What happens next is nirvana. Vindication for wrecking your internal clock to watch two sides you don’t support duke it out. Out of nowhere Rahane, dances out of his bunker and lofts a soaring 6.

“What a shot”, your father purrs, “that’s what Test cricket is all about – it’s a game of chess”.

You seize your moment. The longest form of the game is ripe for fetishization and you are an all too willing, if slightly dribbling, arbiter. Your well-rehearsed lecture now ready for launch, you swiftly revise that hour of inactivity for all to hear. Where it was stale it now sizzles as part of “the broader narrative”, you profess to your audience of one. The cultured prologue to a doughty first act. You’re emotional. It’s uncomfortable.

The air is now thick with guff, and not just from your pontificating – the terrier, having nabbed the remainder of the weekend roast, is majoring in a kind of gastric orchestra. Your father senses it’s time for bed, your strange catharsis to be filed along with the stonewalling and your canine’s putrid symphony as ‘Suboptimal Things that Happen after 1am’. He departs. The bonding will have to wait.

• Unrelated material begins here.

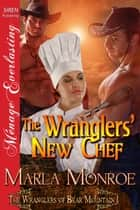 The Wranglers' New Chef ebook by Marla Monroe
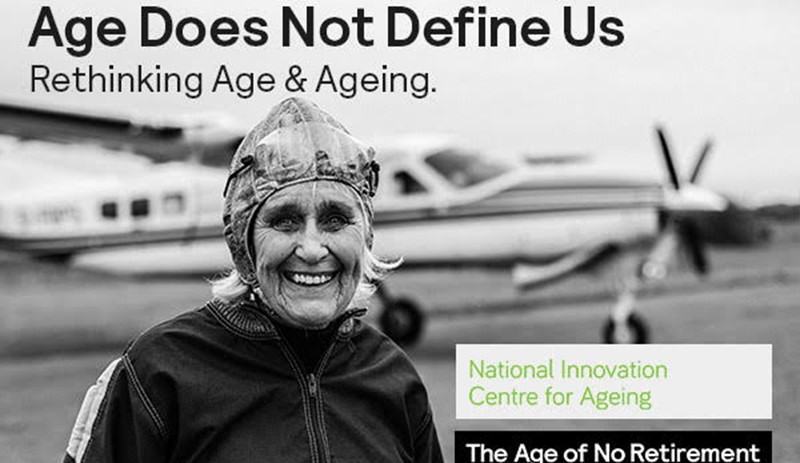 Age Does Not Define us: Rethinking Age & Ageing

You wonder whether your time has come too, a morning of reviewing documents a Sword of Damocles hanging over you. You try and remember that stat about circadian rhythms. Of people who stayed up late, was it ten percent who died young, or twenty? Is another session worth it?

‘Are you still watching? There hasn’t been any activity for a while’, the pop-up on the TV reads. ‘Go to bed, you loser’, it seems to be saying. Your finger hovers over the remote.

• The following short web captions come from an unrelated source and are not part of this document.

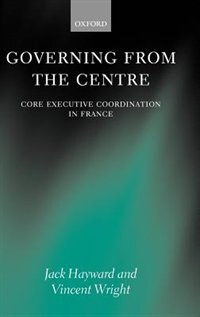 Book Governing from the Centre: Core Executive Coordination in France by Jack Hayward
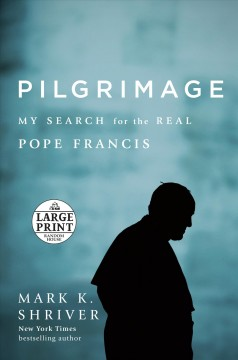 Pilgrimage : my search for the real Pope Francis / Mark Shriver. - Mark Shriver.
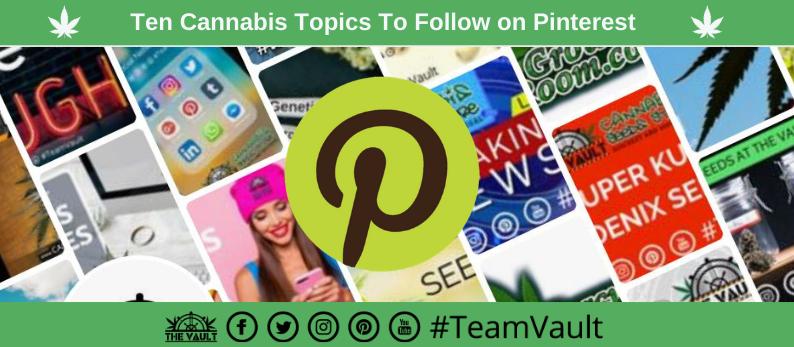 10 cannabis topics to follow on pinterest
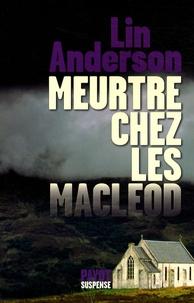 Lin Anderson - Meurtre chez les MacLeod.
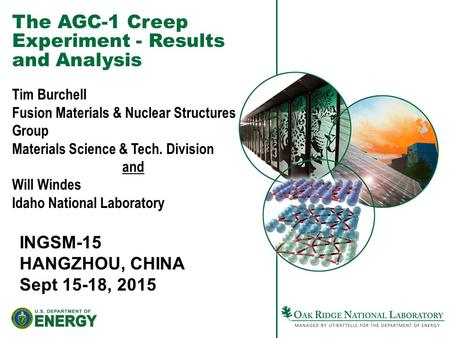 The AGC-1 Creep Experiment - Results and Analysis INGSM-15 HANGZHOU, CHINA Sept 15-18, 2015 Tim Burchell Fusion Materials & Nuclear Structures Group Materials.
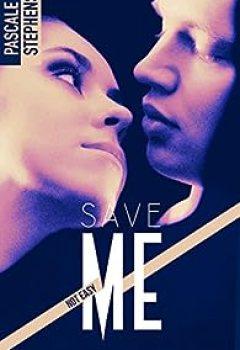 Livres Couvertures de Not Easy, Tome 3 : Save Me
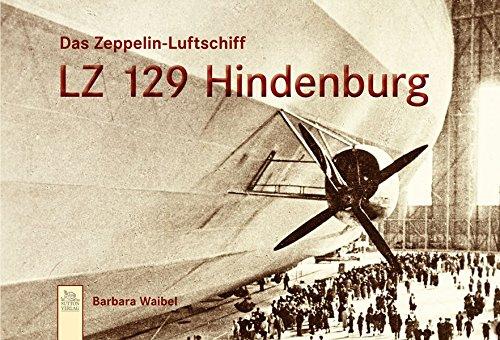 9783954001057: Das Zeppelin-Luftschiff LZ 129 Hindenburg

“Got him! A wicket at last”

You hit Yes. ‘Just another hour’, you promise yourself, as you cross the Rubicon into the night.

Oscar Ratcliffe

@oscar_cricket

For more of Oscar’s writing, you can check out his blog here.

4 comments

  • After years of working in the entertainment business, where you become a habitual night owl, it was good to finally get a perk from terrestrial cricket coverage, as I would not trust myself with Sky, where all year round test cricket could be a ruinous temptation. A bit like an unlimited credit card.
    There’s something dreamlike about watching cricket on the other side of the world in the dark. It’s like you’re an alien peeping tom becoming hooked on the strange habits of another race from afar. Over this last 12 live cricket starved months TV coverage has become important to cricket lovers well being.

  • Worst night-viewing decision….

    March 2002: NZ’s 9th wicket falls and the comms had been saying Chris Cairns wouldn’t bat. I don’t bother to wait and see if he appears, bung a VHS in (for the post-match chatter I thought) and turned in. Looked at the score the next morning….

    I watched the recording of course but it’s never the same when you know what’s going to happen.

    • Is this where I talk about sitting in the stands that day in Chch (scored free tix through work) drinking beer & singing “100* more 4s to go” as my club teammate Nathan smacked it to all parts? 😉

      *99 more, 98 more, etc – the barmy army joined in mid afternoon..

    • I always try to keep away from the score before the highlights, not easy when people know what you’re doing, as it’s human nature for mates to spill the beans.